Rob turned and watched her walk to him. He purposely kept his gaze off those dice on her breasts and on the relative safety of her hair. It hung loose about her shoulders and shimmered deep red and gold beneath the long tubes of fluorescent lighting. Just yesterday he'd held her hair in his hands while he'd kissed her throat, and he knew her hair was as soft as it looked. "The principal asked me."
She opened a cabinet and stretched to reach something on the top shelf. Rob's gaze ran down her long body to her feet in a pair of Tasmanian Devil slippers. "You're easy," she said and pulled down a box of Ziploc freezer bags.
"Where're your shoes?"
She looked down, then back up. "At home. These are more comfy." She set the box next to an industrial mixer. "I think my grandfather is getting serious about your mother."

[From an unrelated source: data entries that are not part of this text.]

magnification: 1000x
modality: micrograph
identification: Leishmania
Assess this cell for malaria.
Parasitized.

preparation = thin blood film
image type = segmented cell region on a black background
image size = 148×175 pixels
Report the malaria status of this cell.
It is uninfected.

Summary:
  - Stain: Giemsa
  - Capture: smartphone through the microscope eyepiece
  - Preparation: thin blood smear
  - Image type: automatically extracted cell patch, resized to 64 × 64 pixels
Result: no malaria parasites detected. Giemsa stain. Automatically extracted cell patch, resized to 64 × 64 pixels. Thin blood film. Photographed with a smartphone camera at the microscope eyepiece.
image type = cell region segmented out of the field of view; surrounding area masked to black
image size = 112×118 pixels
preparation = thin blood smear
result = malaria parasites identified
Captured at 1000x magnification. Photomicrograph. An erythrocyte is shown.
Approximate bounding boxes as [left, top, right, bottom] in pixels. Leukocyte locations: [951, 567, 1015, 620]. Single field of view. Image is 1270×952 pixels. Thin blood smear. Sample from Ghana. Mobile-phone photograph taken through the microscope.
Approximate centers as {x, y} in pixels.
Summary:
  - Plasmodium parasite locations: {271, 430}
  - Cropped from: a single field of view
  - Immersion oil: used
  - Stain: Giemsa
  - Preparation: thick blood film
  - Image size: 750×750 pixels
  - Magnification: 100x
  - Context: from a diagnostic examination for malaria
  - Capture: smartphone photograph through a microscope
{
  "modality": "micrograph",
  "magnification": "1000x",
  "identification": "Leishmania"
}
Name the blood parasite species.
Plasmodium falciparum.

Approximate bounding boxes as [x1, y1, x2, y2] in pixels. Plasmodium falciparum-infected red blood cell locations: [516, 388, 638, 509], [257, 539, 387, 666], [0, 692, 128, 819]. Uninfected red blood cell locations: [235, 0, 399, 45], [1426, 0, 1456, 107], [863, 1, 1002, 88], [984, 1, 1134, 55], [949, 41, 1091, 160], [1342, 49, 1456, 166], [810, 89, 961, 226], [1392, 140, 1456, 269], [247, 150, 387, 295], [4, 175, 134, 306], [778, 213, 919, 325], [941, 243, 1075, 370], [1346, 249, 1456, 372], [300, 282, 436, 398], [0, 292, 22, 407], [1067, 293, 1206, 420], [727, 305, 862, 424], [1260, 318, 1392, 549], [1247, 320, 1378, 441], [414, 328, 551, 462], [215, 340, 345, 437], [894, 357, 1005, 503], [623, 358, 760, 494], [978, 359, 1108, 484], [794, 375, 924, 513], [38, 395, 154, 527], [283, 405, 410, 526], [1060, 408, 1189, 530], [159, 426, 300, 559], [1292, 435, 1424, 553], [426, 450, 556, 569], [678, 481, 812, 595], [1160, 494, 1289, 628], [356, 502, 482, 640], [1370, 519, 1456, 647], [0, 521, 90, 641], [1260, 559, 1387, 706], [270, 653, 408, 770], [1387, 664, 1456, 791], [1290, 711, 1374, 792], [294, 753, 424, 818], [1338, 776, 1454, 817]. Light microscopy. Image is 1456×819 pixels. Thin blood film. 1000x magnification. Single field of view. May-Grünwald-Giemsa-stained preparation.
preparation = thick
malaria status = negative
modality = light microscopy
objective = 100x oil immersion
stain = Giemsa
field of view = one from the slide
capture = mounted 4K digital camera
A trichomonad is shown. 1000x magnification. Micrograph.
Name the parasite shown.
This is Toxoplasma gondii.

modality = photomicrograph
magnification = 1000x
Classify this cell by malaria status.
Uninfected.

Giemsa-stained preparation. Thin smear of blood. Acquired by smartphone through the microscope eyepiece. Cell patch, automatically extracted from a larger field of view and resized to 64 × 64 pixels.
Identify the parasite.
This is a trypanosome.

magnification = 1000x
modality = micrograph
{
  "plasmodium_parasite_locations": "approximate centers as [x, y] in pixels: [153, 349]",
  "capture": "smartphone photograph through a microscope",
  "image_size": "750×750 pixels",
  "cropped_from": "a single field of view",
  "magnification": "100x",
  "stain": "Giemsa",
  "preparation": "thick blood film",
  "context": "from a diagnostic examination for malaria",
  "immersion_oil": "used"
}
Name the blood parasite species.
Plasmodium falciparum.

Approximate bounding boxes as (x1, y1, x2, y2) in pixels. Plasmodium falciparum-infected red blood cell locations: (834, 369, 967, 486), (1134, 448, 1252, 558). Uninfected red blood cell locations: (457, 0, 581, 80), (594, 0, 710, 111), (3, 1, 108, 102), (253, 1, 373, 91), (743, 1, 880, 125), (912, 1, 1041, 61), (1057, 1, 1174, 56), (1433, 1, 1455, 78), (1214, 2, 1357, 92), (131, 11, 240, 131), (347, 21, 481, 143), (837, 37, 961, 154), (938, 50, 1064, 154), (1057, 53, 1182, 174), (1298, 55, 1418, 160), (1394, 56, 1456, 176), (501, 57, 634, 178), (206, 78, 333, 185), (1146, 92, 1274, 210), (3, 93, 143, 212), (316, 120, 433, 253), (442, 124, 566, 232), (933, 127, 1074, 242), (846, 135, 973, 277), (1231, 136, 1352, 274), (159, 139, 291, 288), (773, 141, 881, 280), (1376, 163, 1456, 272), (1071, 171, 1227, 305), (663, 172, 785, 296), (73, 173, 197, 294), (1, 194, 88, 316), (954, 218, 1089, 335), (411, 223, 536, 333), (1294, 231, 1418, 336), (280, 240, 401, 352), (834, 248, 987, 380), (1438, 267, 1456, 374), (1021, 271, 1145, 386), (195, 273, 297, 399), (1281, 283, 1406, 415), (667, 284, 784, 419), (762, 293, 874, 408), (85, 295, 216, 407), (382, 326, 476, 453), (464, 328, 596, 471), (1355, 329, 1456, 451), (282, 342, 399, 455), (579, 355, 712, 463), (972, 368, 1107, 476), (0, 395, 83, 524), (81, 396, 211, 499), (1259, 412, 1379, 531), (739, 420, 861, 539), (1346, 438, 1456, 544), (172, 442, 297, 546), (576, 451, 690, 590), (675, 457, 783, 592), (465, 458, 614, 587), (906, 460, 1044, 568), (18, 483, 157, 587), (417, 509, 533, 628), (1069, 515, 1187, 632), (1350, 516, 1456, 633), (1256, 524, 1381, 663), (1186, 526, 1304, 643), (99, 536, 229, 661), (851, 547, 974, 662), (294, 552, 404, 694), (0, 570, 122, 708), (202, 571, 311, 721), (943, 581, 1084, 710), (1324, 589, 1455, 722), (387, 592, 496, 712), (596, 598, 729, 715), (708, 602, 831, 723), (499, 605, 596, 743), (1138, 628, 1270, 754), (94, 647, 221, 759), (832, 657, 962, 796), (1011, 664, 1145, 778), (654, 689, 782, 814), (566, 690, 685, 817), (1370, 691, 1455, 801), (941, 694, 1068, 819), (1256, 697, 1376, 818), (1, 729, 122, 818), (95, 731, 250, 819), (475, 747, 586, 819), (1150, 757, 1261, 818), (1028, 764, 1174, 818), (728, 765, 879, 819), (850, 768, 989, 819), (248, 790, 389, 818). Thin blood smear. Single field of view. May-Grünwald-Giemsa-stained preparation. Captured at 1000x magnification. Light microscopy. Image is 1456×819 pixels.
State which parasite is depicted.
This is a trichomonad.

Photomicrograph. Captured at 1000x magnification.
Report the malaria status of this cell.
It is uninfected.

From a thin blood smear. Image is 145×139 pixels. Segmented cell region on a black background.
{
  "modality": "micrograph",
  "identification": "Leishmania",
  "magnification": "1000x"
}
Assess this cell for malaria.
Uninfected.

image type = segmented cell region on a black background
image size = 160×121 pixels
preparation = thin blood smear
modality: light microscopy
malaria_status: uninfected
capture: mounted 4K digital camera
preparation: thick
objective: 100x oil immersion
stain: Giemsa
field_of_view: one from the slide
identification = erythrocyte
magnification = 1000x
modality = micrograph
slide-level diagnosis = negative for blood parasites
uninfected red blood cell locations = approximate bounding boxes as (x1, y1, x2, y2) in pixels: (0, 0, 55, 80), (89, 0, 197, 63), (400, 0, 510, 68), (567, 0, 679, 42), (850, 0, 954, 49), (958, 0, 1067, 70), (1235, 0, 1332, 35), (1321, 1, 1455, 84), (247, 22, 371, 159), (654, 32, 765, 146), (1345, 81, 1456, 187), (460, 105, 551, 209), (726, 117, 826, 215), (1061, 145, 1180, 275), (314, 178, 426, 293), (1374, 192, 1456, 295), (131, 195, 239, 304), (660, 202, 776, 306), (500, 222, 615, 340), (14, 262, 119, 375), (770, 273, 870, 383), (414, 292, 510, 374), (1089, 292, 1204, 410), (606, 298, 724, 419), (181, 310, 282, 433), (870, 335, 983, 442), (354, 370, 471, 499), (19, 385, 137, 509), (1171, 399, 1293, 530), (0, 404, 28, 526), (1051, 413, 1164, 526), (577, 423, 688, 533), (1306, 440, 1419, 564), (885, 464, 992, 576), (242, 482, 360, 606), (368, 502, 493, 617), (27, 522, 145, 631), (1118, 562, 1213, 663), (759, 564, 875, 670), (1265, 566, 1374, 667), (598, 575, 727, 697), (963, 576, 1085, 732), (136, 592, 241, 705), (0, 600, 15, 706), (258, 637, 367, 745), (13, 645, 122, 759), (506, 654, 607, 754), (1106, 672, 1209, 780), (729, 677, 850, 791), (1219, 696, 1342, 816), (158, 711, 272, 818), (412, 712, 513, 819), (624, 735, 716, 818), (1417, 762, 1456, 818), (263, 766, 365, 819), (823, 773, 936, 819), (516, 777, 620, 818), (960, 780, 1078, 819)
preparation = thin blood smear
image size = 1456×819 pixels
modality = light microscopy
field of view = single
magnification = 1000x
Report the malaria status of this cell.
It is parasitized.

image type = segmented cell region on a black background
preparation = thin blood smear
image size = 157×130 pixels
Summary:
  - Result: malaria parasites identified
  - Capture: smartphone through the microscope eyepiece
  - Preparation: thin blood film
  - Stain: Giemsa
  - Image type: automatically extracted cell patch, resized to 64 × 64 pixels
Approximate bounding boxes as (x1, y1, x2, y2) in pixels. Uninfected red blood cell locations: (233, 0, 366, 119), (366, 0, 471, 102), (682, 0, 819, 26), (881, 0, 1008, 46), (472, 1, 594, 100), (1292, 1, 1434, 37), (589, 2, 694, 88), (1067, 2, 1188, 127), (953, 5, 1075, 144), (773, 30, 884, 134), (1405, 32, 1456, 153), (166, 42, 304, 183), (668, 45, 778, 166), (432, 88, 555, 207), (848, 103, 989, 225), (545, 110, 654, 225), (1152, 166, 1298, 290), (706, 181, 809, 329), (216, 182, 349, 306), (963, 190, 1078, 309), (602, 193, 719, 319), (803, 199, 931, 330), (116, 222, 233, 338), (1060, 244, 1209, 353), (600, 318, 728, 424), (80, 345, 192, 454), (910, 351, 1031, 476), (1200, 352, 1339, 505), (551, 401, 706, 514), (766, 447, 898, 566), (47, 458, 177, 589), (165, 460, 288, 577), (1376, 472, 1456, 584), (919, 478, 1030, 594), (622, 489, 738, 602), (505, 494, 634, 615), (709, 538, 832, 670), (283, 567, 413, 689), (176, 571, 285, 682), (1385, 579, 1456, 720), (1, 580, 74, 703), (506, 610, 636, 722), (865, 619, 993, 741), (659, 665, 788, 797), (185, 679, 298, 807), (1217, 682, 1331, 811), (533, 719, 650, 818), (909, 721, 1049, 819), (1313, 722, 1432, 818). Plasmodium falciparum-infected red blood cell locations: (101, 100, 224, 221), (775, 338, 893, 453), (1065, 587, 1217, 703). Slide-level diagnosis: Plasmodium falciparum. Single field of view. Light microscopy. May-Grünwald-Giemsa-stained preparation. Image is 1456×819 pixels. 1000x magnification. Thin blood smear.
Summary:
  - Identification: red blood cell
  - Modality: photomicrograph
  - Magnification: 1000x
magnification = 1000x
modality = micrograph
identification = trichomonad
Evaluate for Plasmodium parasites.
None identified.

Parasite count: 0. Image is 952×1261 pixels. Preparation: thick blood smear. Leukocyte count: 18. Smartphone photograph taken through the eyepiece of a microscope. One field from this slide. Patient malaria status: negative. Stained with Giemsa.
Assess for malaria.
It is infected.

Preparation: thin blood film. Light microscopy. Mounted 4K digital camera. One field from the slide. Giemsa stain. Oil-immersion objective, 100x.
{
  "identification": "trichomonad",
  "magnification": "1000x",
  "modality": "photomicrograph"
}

He knew his mother liked Stanley, but she'd never mentioned that she cared for him more than as a friend. "What makes you think it's getting serious?"
Her pink lips turned up at the corners. "He writes poetry now, and they've started critiquing each other's poems."
"When do they do this?"
She stuck her hands in two Tom Jones oven mitts. "Every night after he gets off work."
"Every night?" His mother hadn't said a thing. He leaned his butt into the stainless counter and folded his arms across his green dress shirt with his store name and fish logo on the breast pocket. "How long has this been going on?"
"Since we had dinner at her house last week." She took out two cupcake trays and set them on the counter next to him. "He's been getting home late each night."
Rob watched her bend at the waist and take out two more trays from the second oven. "How late?"
"Ten. Which is late for him. He's usually in bed right after the nine-thirty news on Fox. Sometimes he doesn't even wait until the sports report is over."
"Mom really hasn't said anything, but I'm glad she has someone to share her interest in poetry." Someone who didn't happen to be him.
Kate dumped the cupcakes on the counter and began to set them upright.
He told himself to leave. That if he stayed, he'd touch her. If he touched her he was a goner, but he just couldn't force himself out the door. Not yet. "Do you need help?" he asked.